EXTRAIT DU TEXTE:
....

04/05/2025

Taiwan Today

Taiwan aujourd'hui

Carrefour : c'est le prix qui parle

01/03/1995

FCR : Pourquoi avoir choisi Taiwan comme première implantation en Asie?

Jean-Luc Chéreau : Le groupe Carrefour voulait s'implanter en Asie, et nous avons fait des enquêtes poussées sur les marchés de Taiwan, Hongkong, la Thaïlande et la Malaisie, d'où il ressortait que Taiwan offrait les meilleures conditions. C'était en 1986. Trois ans après, nous avons ouvert le premier magasin.

Quels étaient les meilleurs atouts de Taiwan?

Luke Lu : Les réserves en devises, le produit intérieur brut, la prospérité économique et la rentabilité des investissements.

En quoi les consommateurs taiwanais diffèrent-ils des con­sommateurs européens?

Chéreau : Les différences sont nombreuses! La politique de Carrefour est d'adapter sa gamme de produits aux consommateurs. Par exemple, au Brésil, où nous avons quarante magasins, 89% des articles sont issus de la production locale. Ici à Taiwan, 80% des produits que nous vendons proviennent de Taiwan, très peu sont importés.

Quels sont les services qui attirent les consommateurs dans les hypermarchés?

Chéreau : Le premier service est d'offrir le meilleur prix. Le second est de concentrer tous les achats en un seul endroit. C'est une approche nouvelle à Taiwan, que les autres commerces n'offrent pas. Le troisième service est l'accès à un parking gratuit. Ce sont les trois éléments les plus importants. Puis viennent la fraîcheur, la qualité et le choix.

Lu : La variété et le prix des produits sont les deux premières incitations pour 50 à 60% de nos clients.

Qui sont vos principaux clients?

Lu : Ce sont en majorité des hommes. C'est un phénomène très intéressant. A Taiwan, les gens viennent souvent jusqu'à Carrefour en voiture, et il y a plus d'hommes qui conduisent que de femmes, même s'ils viennent également en couple.

Chéreau : Il y a aussi une petite différence entre le Nord et le Sud. Dans le Sud, les gens se déplacent en scooter, donc nous avons un pourcentage de clientes plus élevé.

....

LES DONNÉES:
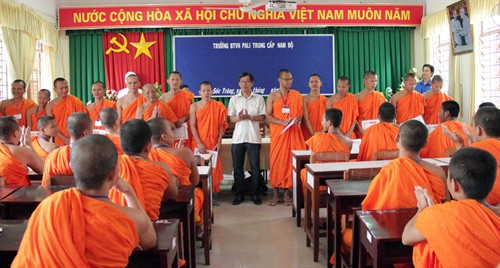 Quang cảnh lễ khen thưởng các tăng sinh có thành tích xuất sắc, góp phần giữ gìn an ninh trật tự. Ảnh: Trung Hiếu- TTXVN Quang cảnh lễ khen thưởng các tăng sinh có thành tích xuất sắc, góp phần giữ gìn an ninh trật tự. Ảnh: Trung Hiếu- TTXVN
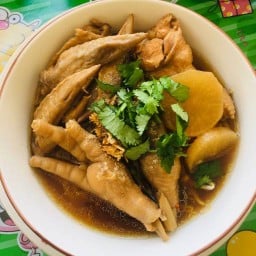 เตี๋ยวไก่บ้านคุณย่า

....

CONSIGNE:
Indiquez si chacune des affirmations suivantes est conforme à l'entretien ci-dessus, en répondant par oui ou par non et en citant les mots du texte qui tranchent la question.
(a) Carrefour a ouvert son premier magasin à Taiwan trois ans après ses enquêtes de 1986.
(b) La plupart des produits vendus par Carrefour à Taiwan sont importés.
(c) Dans le Sud, la proportion de clientes est plus faible.

RÉPONSE ATTENDUE:
(a) Oui : « C'était en 1986. Trois ans après, nous avons ouvert le premier magasin. »
(b) Non : « Ici à Taiwan, 80% des produits que nous vendons proviennent de Taiwan, très peu sont importés. »
(c) Non : « Dans le Sud, les gens se déplacent en scooter, donc nous avons un pourcentage de clientes plus élevé. »